===== PROVIDED INFORMATION
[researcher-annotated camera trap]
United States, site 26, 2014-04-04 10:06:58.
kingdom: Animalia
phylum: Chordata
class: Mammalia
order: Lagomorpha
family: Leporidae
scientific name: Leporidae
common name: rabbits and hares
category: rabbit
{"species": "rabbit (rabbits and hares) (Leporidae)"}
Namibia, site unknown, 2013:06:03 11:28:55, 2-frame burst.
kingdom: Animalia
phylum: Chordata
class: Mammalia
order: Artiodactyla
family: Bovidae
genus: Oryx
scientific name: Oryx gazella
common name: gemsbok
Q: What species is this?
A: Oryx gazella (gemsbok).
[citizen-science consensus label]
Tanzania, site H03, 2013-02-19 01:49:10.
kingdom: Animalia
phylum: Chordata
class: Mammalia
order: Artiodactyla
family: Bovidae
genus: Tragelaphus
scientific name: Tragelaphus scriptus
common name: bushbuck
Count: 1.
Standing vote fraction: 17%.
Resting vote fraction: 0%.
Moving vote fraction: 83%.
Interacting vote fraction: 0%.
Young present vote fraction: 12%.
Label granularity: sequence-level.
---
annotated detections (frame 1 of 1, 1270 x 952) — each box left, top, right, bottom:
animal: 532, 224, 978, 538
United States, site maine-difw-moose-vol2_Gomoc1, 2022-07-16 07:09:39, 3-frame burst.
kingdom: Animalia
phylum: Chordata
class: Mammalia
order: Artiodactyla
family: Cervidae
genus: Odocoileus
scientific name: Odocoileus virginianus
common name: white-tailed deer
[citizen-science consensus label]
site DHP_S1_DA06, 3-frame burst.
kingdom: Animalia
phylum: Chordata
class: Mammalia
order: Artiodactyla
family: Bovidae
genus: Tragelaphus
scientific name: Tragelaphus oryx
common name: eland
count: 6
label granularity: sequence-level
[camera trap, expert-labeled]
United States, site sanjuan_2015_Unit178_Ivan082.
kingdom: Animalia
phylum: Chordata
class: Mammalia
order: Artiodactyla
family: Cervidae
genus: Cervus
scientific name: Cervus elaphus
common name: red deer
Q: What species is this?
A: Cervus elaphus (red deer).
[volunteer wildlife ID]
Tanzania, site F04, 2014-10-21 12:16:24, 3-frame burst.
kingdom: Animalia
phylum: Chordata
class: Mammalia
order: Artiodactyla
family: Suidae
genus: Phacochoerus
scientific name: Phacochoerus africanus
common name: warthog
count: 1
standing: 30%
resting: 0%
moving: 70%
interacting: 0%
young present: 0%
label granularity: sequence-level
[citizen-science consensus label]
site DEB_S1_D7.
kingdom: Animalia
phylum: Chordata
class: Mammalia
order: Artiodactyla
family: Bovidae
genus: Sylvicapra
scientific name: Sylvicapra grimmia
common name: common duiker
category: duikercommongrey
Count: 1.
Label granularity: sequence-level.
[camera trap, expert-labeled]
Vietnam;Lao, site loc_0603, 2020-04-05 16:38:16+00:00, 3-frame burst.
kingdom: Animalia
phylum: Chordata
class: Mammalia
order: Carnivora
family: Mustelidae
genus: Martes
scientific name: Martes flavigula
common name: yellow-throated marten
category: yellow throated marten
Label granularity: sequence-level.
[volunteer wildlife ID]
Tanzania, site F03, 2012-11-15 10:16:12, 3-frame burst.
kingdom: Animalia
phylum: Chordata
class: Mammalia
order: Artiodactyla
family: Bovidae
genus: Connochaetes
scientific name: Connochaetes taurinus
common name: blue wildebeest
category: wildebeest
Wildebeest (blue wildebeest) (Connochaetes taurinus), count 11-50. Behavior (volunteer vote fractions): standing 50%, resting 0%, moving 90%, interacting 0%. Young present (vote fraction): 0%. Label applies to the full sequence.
==========
Without changing a single character, write out all of the entries.

[researcher-annotated camera trap]
United States, site 26, 2014-04-04 10:06:58.
kingdom: Animalia
phylum: Chordata
class: Mammalia
order: Lagomorpha
family: Leporidae
scientific name: Leporidae
common name: rabbits and hares
category: rabbit
{"species": "rabbit (rabbits and hares) (Leporidae)"}
Namibia, site unknown, 2013:06:03 11:28:55, 2-frame burst.
kingdom: Animalia
phylum: Chordata
class: Mammalia
order: Artiodactyla
family: Bovidae
genus: Oryx
scientific name: Oryx gazella
common name: gemsbok
Q: What species is this?
A: Oryx gazella (gemsbok).
[citizen-science consensus label]
Tanzania, site H03, 2013-02-19 01:49:10.
kingdom: Animalia
phylum: Chordata
class: Mammalia
order: Artiodactyla
family: Bovidae
genus: Tragelaphus
scientific name: Tragelaphus scriptus
common name: bushbuck
Count: 1.
Standing vote fraction: 17%.
Resting vote fraction: 0%.
Moving vote fraction: 83%.
Interacting vote fraction: 0%.
Young present vote fraction: 12%.
Label granularity: sequence-level.
---
annotated detections (frame 1 of 1, 1270 x 952) — each box left, top, right, bottom:
animal: 532, 224, 978, 538
United States, site maine-difw-moose-vol2_Gomoc1, 2022-07-16 07:09:39, 3-frame burst.
kingdom: Animalia
phylum: Chordata
class: Mammalia
order: Artiodactyla
family: Cervidae
genus: Odocoileus
scientific name: Odocoileus virginianus
common name: white-tailed deer
[citizen-science consensus label]
site DHP_S1_DA06, 3-frame burst.
kingdom: Animalia
phylum: Chordata
class: Mammalia
order: Artiodactyla
family: Bovidae
genus: Tragelaphus
scientific name: Tragelaphus oryx
common name: eland
count: 6
label granularity: sequence-level
[camera trap, expert-labeled]
United States, site sanjuan_2015_Unit178_Ivan082.
kingdom: Animalia
phylum: Chordata
class: Mammalia
order: Artiodactyla
family: Cervidae
genus: Cervus
scientific name: Cervus elaphus
common name: red deer
Q: What species is this?
A: Cervus elaphus (red deer).
[volunteer wildlife ID]
Tanzania, site F04, 2014-10-21 12:16:24, 3-frame burst.
kingdom: Animalia
phylum: Chordata
class: Mammalia
order: Artiodactyla
family: Suidae
genus: Phacochoerus
scientific name: Phacochoerus africanus
common name: warthog
count: 1
standing: 30%
resting: 0%
moving: 70%
interacting: 0%
young present: 0%
label granularity: sequence-level
[citizen-science consensus label]
site DEB_S1_D7.
kingdom: Animalia
phylum: Chordata
class: Mammalia
order: Artiodactyla
family: Bovidae
genus: Sylvicapra
scientific name: Sylvicapra grimmia
common name: common duiker
category: duikercommongrey
Count: 1.
Label granularity: sequence-level.
[camera trap, expert-labeled]
Vietnam;Lao, site loc_0603, 2020-04-05 16:38:16+00:00, 3-frame burst.
kingdom: Animalia
phylum: Chordata
class: Mammalia
order: Carnivora
family: Mustelidae
genus: Martes
scientific name: Martes flavigula
common name: yellow-throated marten
category: yellow throated marten
Label granularity: sequence-level.
[volunteer wildlife ID]
Tanzania, site F03, 2012-11-15 10:16:12, 3-frame burst.
kingdom: Animalia
phylum: Chordata
class: Mammalia
order: Artiodactyla
family: Bovidae
genus: Connochaetes
scientific name: Connochaetes taurinus
common name: blue wildebeest
category: wildebeest
Wildebeest (blue wildebeest) (Connochaetes taurinus), count 11-50. Behavior (volunteer vote fractions): standing 50%, resting 0%, moving 90%, interacting 0%. Young present (vote fraction): 0%. Label applies to the full sequence.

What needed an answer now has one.